I scroll back up, then down again, forcing myself to read it twice, three times, searching for anything that breaks pattern.

“No recovery,” I repeat, slower this time, my eyes narrowing.

The words sit wrong.

They sit wrong in a way I can feel in my gut before I can fully explain it.

My chair scrapes faintly as I push back, the sound sharp against the otherwise controlled environment, and I glance around the room. The operators keep working, their movements steady, their expressions neutral, like nothing here deserves more than passing acknowledgment.

“Hey,” I call, my voice cutting across the low noise.

One of them looks up, brows pulling together slightly.

“What?” he asks.

I gesture toward the screen, my hand tighter now.

“You see this report?”

He leans just enough to glance at it, his eyes scanning quickly before he shrugs.

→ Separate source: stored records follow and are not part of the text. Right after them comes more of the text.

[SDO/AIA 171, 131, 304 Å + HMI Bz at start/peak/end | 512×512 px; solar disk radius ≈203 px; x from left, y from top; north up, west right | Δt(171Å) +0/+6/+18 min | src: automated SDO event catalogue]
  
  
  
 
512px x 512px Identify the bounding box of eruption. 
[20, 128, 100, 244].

“Yeah,” he says. “Transport went down.”

“And that’s it?” I ask, my tone flattening.

He shifts in his seat, already turning back to his console.

“Deadlands,” he says. “Not much to recover out there.”

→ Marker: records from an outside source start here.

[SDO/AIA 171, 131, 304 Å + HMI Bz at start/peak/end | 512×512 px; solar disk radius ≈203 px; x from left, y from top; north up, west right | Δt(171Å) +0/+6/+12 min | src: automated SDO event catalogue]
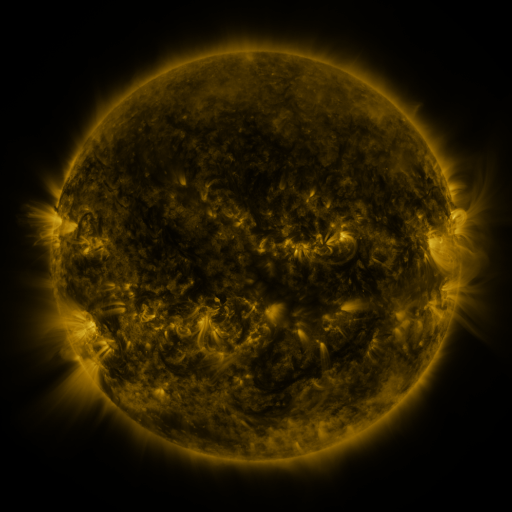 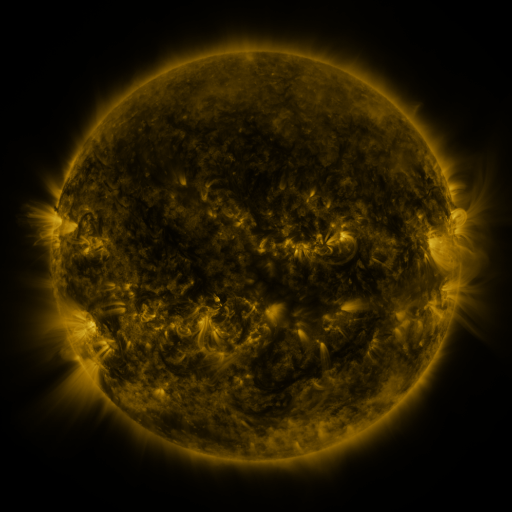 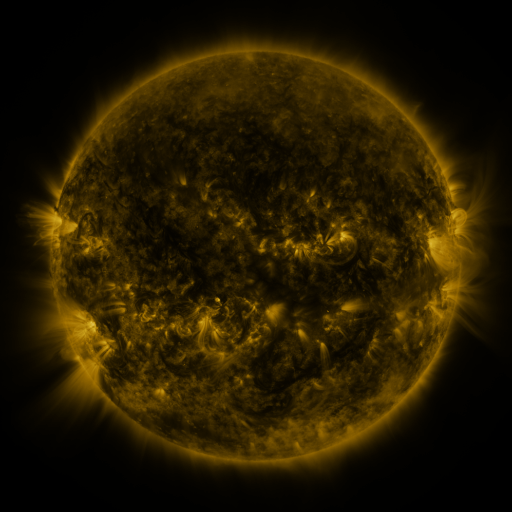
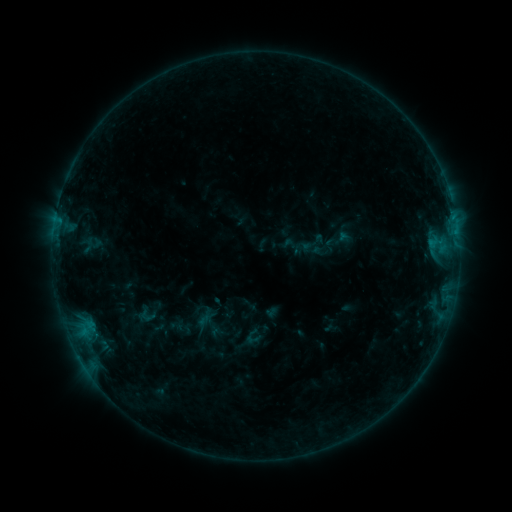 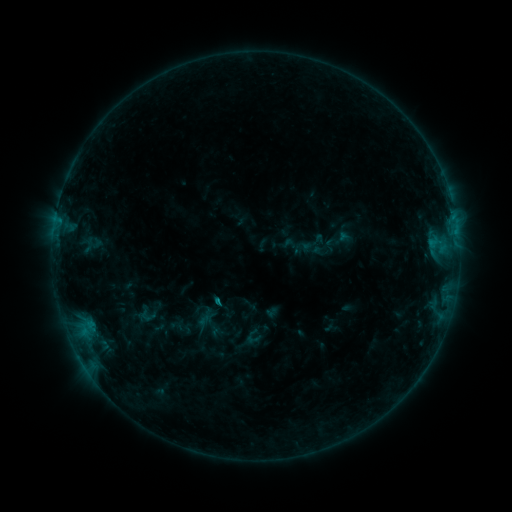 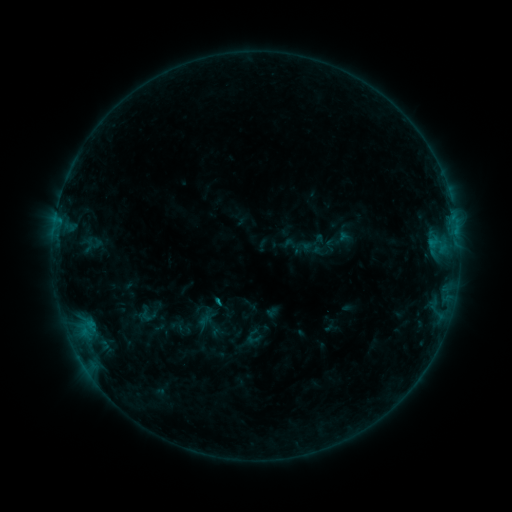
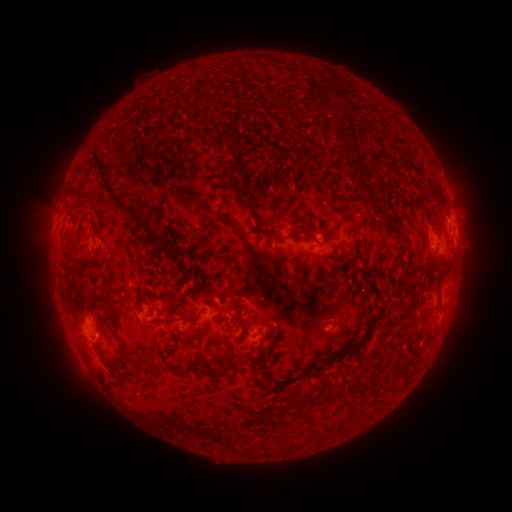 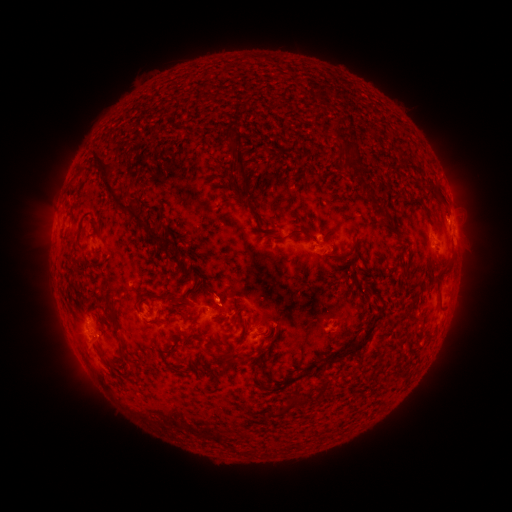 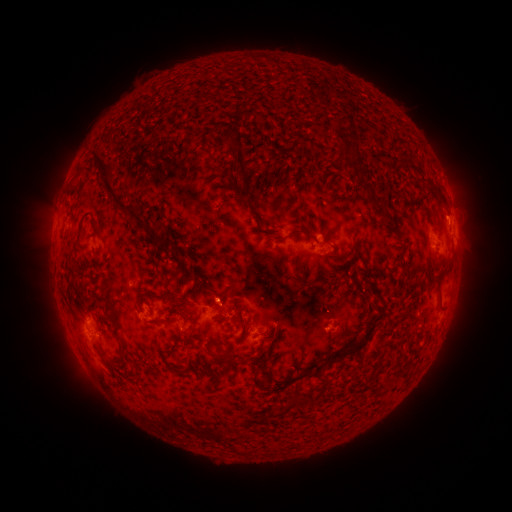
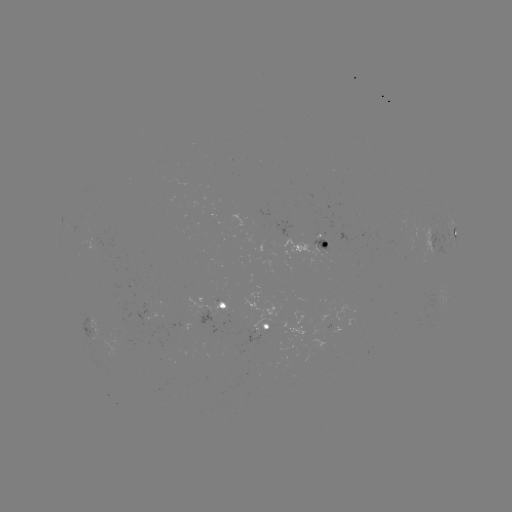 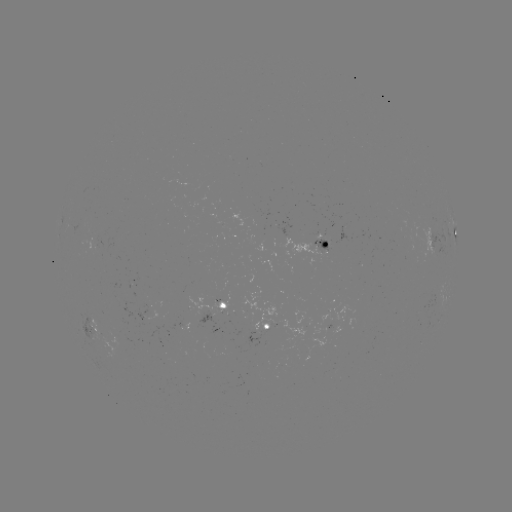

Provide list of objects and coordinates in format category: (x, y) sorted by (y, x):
B6.4 flare: (220, 301)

I stare at him, the casual dismissal landing harder than the report itself.

“That’s not procedure,” I say.

“It is when command says it is,” he replies without looking at me.

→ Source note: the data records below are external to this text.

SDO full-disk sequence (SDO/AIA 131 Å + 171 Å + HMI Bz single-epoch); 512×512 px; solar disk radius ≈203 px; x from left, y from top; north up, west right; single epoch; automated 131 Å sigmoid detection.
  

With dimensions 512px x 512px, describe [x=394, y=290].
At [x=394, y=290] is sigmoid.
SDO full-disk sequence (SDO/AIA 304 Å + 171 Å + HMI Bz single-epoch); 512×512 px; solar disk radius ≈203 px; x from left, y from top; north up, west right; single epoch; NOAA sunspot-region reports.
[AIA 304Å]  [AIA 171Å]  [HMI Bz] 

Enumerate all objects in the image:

I step closer, planting my hand against the edge of his station hard enough to feel the vibration of the system through my palm.

“No retrieval team?” I press. “No confirmation sweep? Nothing?”

He exhales sharply, irritation creeping into his expression as he glances back at me.

“Look,” he says, lowering his voice slightly. “Shuttles go down out there all the time. Sand eats the wreckage, heat cooks what’s left, and command doesn’t waste resources chasing ghosts.”

“Not like this,” I snap, leaning in just enough to force his attention.